閉話 : 灯霧の庭の昼下がり
ドーラです。
少しずつ読んでくれる人が出てきた。でもこれくらい書くだけでもホント大変。
働きながら連載持ってる方を尊敬します。
灯霧の庭の奥、風が静かに流れる丘の上。空は淡く、霧は薄く、光の粒が舞っていた。 遠くには灯霧の滝がきらめき、空には淡い月灯が浮かんでいる。まるで記憶の中の風景のようだった。
ユウは鼻歌を口ずさみながら、霧の粒子を操って料理を作っていた。 その姿はどこか楽しげで、腰には――ピンク色のフリル付きエプロン。
「……ユウさん、それ……」 律が思わずツッコミを入れる。
「ん?これか?灯霧の縫い手に頼んだ特製エプロンだ。かわいいだろ?」 「いや、かわいすぎて逆に怖いです……」 あいがくすっと笑う。「似合ってるよ、ユウ」
ユウは得意げに霧の香草を振りかけながら、ふわりとしたオムレツを完成させた。 「さあ、灯霧オムレツ。霧の果実ソース付きだ。初めての味がするぞ」
律は一口食べて、目を見開いた。 「……うまっ。なんか、甘いのにちょっとぴりっと不思議な味がする……」 あいもそっと口に運び、目を細める。 「……うま。……」
ユウは霧の粒子でランチマットを広げ、三人は並んで座った。 空には灯霧の光がゆらゆらと漂い、まるで澪の記憶が見守っているようだった。

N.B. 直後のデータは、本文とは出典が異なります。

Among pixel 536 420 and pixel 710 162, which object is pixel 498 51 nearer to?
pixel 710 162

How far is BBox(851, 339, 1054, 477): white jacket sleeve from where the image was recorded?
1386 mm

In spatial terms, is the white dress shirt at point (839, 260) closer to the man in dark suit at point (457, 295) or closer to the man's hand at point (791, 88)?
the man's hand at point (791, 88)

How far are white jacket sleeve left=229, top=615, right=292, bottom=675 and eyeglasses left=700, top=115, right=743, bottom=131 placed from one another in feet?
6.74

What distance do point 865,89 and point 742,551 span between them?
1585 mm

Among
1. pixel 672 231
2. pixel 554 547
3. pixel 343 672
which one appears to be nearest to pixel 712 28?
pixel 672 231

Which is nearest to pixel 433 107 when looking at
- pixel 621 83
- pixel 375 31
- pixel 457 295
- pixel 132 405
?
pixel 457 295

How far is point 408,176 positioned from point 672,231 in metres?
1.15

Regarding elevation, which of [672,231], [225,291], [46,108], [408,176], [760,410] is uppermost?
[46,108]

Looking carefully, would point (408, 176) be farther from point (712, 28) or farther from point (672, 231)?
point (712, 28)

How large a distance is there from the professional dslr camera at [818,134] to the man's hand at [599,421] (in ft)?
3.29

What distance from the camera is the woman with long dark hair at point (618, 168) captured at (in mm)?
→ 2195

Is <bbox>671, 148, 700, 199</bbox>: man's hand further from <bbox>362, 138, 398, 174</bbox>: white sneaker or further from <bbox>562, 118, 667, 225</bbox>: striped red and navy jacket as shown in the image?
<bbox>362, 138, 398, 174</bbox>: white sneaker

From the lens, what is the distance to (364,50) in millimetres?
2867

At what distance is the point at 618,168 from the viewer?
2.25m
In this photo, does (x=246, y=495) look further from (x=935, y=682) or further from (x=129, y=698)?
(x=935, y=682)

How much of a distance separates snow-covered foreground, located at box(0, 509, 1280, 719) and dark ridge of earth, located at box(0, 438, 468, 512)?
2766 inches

「律、顔がちょっと柔らかくなったな。張り詰めてばかりだったからな」 ユウがそう言うと、律は少し照れたように笑った。
「……あいとユウさんのおかげです。」
あいが律の手をそっと握る。 「律が笑ってると、澪も安心すると思う。……私も、嬉しい」
ユウは立ち上がり、霧の粒子で小さな風船を作ると、空に放った。 「よし、次は灯霧のフルーツタルトだ。霧の果実は、願いの味がするからな」
律が空を見上げながらぽつりと呟く。 「…願いの味って。…やりすぎでは」
あいが微笑みながら。 「灯霧の庭って、怖いこともあるけど……こういう時間もあるんだね」
ユウがタルトを配りながら、ふふっと笑う。 「戦うだけが灯霧じゃない。新しい思い出や冒険譚を作るのも、大事なことだ」
三人の笑い声が、灯霧の庭に優しく響いた。 それは、戦いの前のほんのひととき。 記憶と願いに包まれた、静かな昼下がりだった。
ユウは実は茶目っ気たっぷりみたいな感じにしたくて閉話を挟みました。